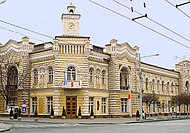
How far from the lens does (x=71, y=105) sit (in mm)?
46969

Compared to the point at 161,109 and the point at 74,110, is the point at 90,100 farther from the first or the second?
the point at 161,109

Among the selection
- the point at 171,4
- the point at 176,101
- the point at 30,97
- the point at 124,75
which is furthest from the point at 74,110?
the point at 171,4

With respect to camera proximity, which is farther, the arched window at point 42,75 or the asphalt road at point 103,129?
the arched window at point 42,75

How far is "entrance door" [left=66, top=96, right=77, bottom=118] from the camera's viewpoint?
154 feet

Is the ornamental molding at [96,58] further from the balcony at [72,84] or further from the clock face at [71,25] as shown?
the clock face at [71,25]

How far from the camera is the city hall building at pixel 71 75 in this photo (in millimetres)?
46656

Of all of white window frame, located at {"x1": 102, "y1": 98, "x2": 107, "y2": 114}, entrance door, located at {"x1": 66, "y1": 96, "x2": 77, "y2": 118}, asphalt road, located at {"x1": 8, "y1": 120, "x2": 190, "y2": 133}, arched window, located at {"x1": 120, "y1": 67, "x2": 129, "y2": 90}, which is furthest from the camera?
arched window, located at {"x1": 120, "y1": 67, "x2": 129, "y2": 90}

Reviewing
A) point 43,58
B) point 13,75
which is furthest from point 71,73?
point 13,75

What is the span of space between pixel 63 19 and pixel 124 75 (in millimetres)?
13925

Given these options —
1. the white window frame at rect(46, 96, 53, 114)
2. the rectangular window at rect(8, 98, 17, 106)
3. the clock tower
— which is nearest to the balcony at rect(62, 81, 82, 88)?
the white window frame at rect(46, 96, 53, 114)

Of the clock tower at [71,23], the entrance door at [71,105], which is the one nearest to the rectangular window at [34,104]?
the entrance door at [71,105]

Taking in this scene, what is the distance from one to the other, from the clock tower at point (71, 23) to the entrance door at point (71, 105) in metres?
Answer: 9.17

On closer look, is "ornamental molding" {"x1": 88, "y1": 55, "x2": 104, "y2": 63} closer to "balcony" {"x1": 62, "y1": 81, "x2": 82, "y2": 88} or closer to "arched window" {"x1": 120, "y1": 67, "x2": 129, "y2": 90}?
"balcony" {"x1": 62, "y1": 81, "x2": 82, "y2": 88}

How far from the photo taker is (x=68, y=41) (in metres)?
46.6
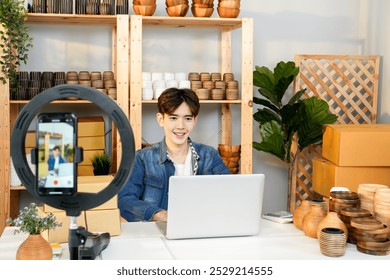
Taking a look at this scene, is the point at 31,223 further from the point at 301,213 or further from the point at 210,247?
the point at 301,213

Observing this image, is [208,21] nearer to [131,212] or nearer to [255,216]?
[131,212]

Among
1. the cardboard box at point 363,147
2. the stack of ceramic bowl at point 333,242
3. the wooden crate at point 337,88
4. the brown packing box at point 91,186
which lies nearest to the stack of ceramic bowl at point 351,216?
the stack of ceramic bowl at point 333,242

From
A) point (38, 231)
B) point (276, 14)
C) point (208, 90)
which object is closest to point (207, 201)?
point (38, 231)

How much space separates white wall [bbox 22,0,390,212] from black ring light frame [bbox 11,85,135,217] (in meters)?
3.06

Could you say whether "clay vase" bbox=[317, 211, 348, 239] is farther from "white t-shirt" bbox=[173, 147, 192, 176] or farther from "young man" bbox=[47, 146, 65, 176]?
"young man" bbox=[47, 146, 65, 176]

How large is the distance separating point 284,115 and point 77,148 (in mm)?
3060

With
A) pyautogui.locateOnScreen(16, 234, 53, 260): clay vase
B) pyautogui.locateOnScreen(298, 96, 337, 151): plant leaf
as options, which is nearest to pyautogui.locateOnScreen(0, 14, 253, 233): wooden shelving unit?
pyautogui.locateOnScreen(298, 96, 337, 151): plant leaf

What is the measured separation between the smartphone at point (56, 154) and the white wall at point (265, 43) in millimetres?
3072

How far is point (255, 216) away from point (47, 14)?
211 centimetres

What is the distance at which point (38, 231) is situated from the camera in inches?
70.6

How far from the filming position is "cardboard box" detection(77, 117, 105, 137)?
3777 mm

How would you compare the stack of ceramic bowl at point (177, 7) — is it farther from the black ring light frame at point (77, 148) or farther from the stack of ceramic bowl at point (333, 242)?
the black ring light frame at point (77, 148)

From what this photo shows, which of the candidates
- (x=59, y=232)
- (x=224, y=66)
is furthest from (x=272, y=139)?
(x=59, y=232)

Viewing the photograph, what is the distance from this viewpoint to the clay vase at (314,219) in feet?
7.14
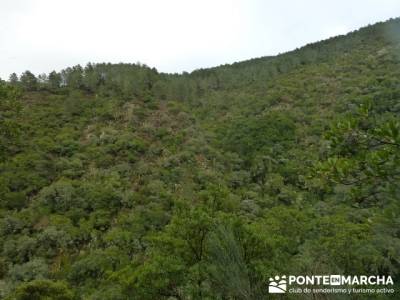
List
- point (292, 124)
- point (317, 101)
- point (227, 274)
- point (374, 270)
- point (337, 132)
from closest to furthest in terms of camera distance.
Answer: point (337, 132)
point (227, 274)
point (374, 270)
point (292, 124)
point (317, 101)

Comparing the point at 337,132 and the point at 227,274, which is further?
the point at 227,274

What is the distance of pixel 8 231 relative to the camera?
2714 centimetres

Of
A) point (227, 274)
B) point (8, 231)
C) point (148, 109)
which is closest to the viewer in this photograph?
point (227, 274)

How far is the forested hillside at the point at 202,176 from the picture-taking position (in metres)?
8.16

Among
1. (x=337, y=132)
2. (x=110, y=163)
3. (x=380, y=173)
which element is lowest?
(x=380, y=173)

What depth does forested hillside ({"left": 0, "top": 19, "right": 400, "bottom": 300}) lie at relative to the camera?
8.16 metres

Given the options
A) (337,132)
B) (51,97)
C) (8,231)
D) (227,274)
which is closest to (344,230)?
(227,274)

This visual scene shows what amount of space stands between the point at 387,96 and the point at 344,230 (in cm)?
2797

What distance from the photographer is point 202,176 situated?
114ft

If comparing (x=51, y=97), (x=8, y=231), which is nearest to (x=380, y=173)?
(x=8, y=231)

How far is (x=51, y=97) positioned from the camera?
54406mm

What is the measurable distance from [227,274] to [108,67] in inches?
2539

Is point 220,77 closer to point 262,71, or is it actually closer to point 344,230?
point 262,71

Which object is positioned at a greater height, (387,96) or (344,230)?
(387,96)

....

_Given request_. Rewrite the material from the line containing "Which object is positioned" through the end, with "positioned" replaced by "located" and nothing else altered.

_Exercise result_.
Which object is located at a greater height, (387,96) or (344,230)?
(387,96)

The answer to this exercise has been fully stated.